OpenAI said Friday it will introduce a preview release of its GPT-5.6 artificial intelligence model to a narrowly selected group of partners before making the model more widely available in the coming weeks. The company characterized the initial exposure as limited and said the decision to stagger access followed a request from the U.S. administration.
In a company blog post, OpenAI said it is providing the preview only to trusted partners whose inclusion has received approval from U.S. government authorities. The firm framed the arrangement as a short-term, targeted step taken at the administrations request to manage the models introduction.
OpenAI also signaled reservations about making this type of government access process a permanent feature of model rollouts. The company said the restricted release prevents a range of users - including individual developers, enterprises, cyber defenders and international collaborators - from accessing advanced tools they might otherwise need. Still, OpenAI described the temporary restriction as the best route to broader availability within weeks.
The initial preview cohort will include 20 partners. OpenAI said one of the designated access paths will be through Amazon.com Inc.s Bedrock software platform.
The administrations involvement in the rollout occurs amid escalating pressure from the White House on developers of powerful AI systems. OpenAIs announcement follows a related regulatory intervention affecting another major AI firm. Anthropic PBC suspended its most capable models two weeks ago after government directives required the company to bar foreign nationals, both within and outside the U.S., from using those models on national security grounds.
Within the GPT-5.6 family, OpenAI said the most capable variant, named Sol, is engineered to perform tasks in coding, biology and cybersecurity autonomously. Aware of heightened risks tied to such functionality, OpenAI said it has tightened safeguards for higher-risk uses of the top-tier model, particularly for sensitive cyber-related requests.

> _Material supplied_:
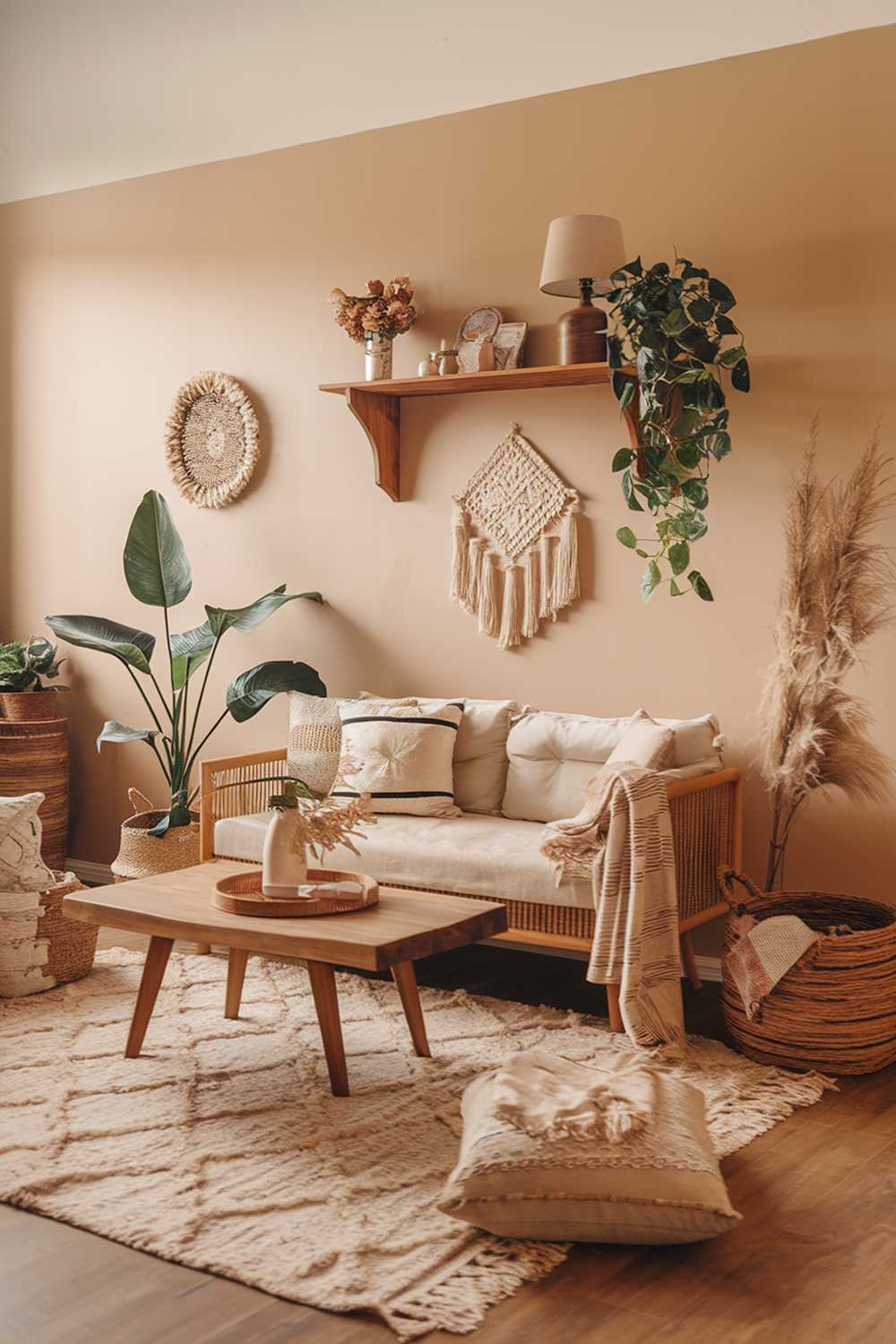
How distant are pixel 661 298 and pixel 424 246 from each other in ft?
3.87

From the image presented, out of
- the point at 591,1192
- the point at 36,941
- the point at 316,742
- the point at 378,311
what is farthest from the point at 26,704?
the point at 591,1192

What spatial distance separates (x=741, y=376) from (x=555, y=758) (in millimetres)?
1280

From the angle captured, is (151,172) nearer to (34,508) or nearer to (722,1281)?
(34,508)

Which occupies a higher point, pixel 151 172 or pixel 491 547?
pixel 151 172

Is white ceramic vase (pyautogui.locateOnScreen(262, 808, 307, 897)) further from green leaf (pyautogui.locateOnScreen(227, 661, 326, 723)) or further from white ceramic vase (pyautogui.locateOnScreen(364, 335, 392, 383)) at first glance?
white ceramic vase (pyautogui.locateOnScreen(364, 335, 392, 383))

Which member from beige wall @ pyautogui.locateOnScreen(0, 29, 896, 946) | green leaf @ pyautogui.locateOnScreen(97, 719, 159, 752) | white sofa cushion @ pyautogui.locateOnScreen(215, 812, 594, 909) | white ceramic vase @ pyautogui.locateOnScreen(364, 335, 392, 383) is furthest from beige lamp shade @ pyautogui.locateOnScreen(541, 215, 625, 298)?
green leaf @ pyautogui.locateOnScreen(97, 719, 159, 752)

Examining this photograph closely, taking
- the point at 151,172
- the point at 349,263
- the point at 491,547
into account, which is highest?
the point at 151,172

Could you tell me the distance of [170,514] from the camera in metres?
5.27

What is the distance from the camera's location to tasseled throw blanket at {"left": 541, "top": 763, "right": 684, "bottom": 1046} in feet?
11.1

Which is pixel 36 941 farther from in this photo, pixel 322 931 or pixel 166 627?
pixel 166 627

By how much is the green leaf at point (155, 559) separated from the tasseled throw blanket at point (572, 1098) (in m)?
2.67

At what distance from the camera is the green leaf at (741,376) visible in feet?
12.5

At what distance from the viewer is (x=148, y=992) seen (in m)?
3.29

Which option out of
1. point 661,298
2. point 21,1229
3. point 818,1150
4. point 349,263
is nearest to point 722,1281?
point 818,1150
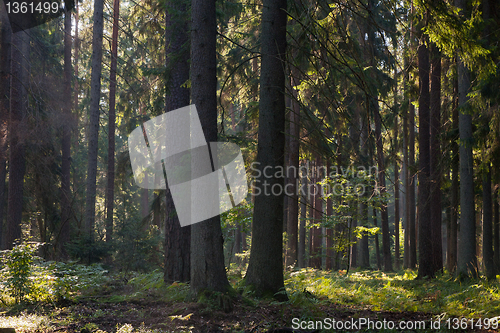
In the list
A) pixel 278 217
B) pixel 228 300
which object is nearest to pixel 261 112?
pixel 278 217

> _Exercise set_:
1 - According to the article on OpenAI's GPT-5.6 preview, how many partners will the initial preview cohort include?
2 - Transcribe the part of the article on OpenAI's GPT-5.6 preview between "The initial preview" and "national security grounds.", inclusive.
3 - Decide whether each statement below agrees with the article on OpenAI's GPT-5.6 preview. Answer yes or no for each, and quote the words of the article that settle it.
(a) Anthropic suspended its most capable models two weeks ago.
(b) The most capable GPT-5.6 variant is named Luna.
(c) OpenAI wants this government access process to become a permanent part of model rollouts.

> _Results by task_:
1 - 20 partners.

2 -
The initial preview cohort will include 20 partners. OpenAI said one of the designated access paths will be through Amazon.com Inc.s Bedrock software platform.
The administrations involvement in the rollout occurs amid escalating pressure from the White House on developers of powerful AI systems. OpenAIs announcement follows a related regulatory intervention affecting another major AI firm. Anthropic PBC suspended its most capable models two weeks ago after government directives required the company to bar foreign nationals, both within and outside the U.S., from using those models on national security grounds.

3 -
(a) Yes: "Anthropic PBC suspended its most capable models two weeks ago"
(b) No: "the most capable variant, named Sol"
(c) No: "OpenAI also signaled reservations about making this type of government access process a permanent feature of model rollouts."